→ GOAL OF THE EXERCISE
Count the lines below that contain the string "house", treating uppercase and lowercase as different, and give only the number.

┄┄┄┄┄┄

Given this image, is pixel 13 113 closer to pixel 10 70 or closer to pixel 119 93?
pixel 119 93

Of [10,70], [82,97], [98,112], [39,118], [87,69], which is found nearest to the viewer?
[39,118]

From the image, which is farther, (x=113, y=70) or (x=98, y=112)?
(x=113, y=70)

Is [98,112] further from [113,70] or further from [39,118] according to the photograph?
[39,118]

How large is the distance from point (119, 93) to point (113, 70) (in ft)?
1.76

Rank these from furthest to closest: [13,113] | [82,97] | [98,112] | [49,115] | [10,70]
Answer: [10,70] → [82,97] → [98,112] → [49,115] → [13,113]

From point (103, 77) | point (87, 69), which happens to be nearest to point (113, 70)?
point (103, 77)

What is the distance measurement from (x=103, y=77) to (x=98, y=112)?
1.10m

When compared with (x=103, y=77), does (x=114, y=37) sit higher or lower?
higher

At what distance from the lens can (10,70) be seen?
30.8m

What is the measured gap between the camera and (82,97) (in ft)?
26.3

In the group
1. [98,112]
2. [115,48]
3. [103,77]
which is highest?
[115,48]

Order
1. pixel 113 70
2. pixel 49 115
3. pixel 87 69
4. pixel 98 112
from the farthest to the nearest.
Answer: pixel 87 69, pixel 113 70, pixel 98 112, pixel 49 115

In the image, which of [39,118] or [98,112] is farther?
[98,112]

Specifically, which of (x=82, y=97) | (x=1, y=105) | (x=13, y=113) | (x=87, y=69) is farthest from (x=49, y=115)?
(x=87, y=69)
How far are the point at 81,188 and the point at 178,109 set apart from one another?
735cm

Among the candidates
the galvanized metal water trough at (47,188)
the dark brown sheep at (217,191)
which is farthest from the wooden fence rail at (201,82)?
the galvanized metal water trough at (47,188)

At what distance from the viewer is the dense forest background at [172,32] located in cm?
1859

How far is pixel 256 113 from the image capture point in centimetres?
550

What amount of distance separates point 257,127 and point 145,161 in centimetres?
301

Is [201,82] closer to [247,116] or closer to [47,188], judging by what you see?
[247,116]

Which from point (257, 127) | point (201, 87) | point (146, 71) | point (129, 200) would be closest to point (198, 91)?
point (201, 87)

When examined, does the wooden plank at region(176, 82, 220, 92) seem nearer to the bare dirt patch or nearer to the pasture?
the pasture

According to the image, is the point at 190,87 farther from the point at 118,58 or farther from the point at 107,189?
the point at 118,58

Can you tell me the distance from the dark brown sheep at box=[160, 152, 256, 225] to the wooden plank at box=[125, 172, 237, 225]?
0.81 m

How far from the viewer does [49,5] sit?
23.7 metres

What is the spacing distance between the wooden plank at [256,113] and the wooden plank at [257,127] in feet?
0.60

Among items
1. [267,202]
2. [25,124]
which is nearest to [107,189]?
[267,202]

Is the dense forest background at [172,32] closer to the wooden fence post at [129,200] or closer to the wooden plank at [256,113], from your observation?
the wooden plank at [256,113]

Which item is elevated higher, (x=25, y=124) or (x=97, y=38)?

┄┄┄┄┄┄

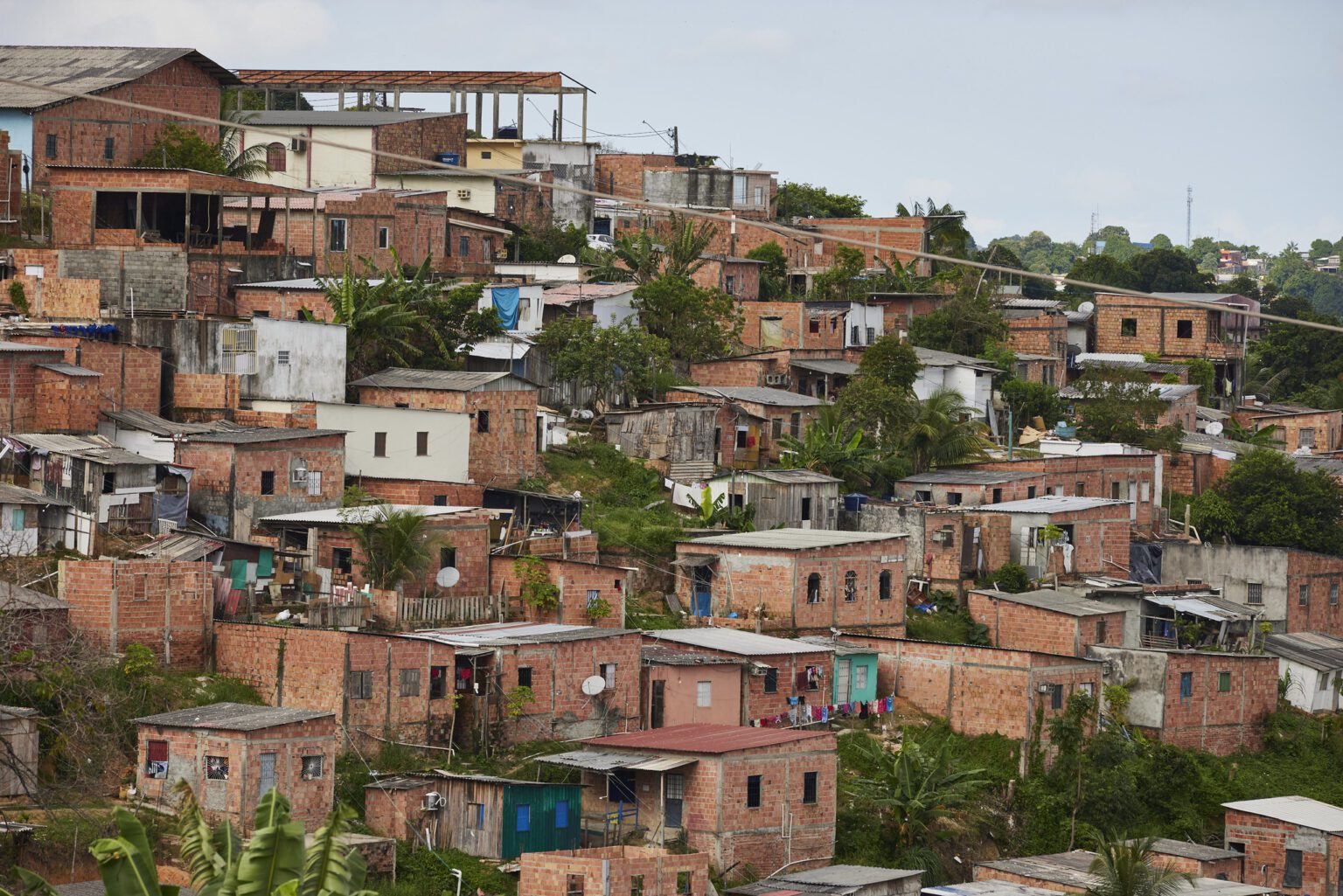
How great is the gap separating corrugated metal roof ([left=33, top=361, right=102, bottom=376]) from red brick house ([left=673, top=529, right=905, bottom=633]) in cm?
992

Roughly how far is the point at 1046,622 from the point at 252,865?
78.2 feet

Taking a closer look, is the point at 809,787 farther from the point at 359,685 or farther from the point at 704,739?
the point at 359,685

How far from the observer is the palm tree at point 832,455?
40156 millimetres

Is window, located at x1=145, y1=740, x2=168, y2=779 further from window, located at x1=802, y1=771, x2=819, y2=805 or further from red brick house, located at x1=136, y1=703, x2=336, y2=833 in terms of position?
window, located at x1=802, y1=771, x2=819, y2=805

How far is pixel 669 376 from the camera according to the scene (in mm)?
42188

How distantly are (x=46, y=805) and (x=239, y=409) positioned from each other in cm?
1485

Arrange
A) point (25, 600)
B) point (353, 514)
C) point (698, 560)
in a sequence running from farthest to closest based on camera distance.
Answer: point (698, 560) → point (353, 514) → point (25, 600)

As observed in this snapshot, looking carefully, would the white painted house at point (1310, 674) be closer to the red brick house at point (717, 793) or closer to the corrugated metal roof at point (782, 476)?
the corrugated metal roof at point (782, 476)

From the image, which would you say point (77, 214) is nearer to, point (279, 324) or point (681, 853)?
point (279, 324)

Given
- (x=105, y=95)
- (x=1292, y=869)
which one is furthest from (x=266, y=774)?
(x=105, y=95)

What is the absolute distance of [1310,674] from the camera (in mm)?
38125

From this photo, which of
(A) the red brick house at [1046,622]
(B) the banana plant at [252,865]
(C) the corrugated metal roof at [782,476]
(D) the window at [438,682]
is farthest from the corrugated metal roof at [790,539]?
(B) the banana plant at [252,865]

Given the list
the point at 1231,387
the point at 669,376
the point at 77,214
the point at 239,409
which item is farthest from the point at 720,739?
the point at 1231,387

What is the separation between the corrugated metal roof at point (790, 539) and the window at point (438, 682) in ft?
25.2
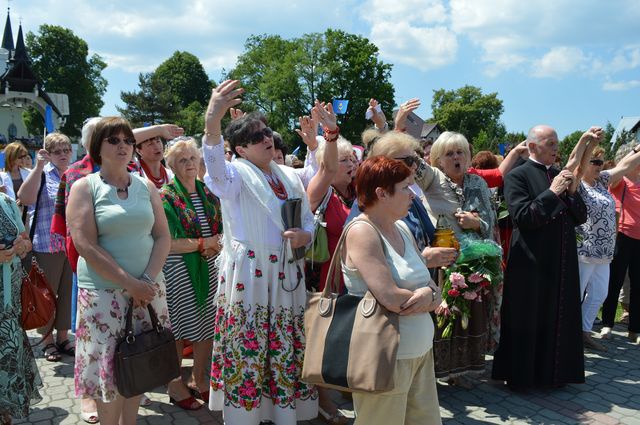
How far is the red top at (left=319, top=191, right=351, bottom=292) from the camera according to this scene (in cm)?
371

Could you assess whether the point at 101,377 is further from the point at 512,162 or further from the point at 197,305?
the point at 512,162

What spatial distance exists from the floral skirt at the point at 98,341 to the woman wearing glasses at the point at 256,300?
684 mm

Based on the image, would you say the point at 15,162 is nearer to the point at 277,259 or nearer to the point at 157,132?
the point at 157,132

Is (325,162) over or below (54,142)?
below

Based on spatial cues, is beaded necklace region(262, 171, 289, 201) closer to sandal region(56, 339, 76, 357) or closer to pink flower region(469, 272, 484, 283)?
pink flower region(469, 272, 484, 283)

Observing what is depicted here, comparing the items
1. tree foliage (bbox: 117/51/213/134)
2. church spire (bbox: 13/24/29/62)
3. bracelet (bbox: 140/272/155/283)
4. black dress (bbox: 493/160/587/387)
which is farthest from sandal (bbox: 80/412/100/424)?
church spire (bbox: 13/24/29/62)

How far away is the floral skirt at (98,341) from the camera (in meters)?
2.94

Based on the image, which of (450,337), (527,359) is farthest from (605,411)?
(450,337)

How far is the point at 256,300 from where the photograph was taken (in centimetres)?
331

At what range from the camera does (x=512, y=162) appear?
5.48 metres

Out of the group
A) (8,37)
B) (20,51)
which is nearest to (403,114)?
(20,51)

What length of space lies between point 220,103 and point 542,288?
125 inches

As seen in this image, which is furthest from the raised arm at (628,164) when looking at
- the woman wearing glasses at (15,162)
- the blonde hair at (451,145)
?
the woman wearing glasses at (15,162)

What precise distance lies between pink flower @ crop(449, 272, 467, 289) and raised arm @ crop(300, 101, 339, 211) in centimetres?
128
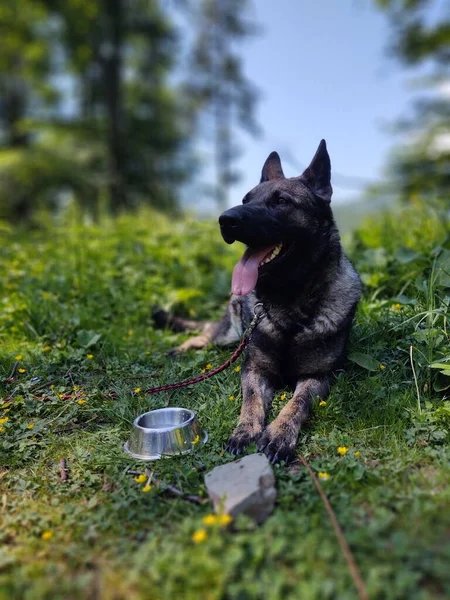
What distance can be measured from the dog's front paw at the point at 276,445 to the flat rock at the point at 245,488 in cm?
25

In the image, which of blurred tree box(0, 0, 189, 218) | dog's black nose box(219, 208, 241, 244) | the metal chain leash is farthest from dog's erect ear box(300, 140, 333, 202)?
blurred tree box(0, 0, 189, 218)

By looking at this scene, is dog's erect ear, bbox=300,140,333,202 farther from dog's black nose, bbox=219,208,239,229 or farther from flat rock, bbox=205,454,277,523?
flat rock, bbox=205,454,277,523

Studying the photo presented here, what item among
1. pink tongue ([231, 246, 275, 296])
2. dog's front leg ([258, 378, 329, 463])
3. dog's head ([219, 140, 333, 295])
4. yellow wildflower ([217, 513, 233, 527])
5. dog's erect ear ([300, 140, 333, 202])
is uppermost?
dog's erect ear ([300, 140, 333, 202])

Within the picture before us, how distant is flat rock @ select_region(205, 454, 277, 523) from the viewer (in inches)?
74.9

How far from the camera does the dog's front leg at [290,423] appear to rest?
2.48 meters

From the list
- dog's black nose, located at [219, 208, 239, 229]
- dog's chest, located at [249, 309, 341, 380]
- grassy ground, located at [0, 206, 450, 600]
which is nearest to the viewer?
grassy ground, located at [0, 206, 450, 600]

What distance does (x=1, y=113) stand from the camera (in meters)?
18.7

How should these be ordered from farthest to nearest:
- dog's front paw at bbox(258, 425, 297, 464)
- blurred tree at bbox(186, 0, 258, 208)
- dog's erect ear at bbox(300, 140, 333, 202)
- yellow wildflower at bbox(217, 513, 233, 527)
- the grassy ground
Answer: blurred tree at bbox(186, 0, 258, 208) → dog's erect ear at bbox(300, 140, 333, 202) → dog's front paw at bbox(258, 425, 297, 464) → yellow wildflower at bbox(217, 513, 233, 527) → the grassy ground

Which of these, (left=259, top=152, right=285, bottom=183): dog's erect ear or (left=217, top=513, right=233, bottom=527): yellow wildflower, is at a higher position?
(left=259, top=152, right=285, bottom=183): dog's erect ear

┄┄┄┄┄┄

→ CORRECT OUTPUT
4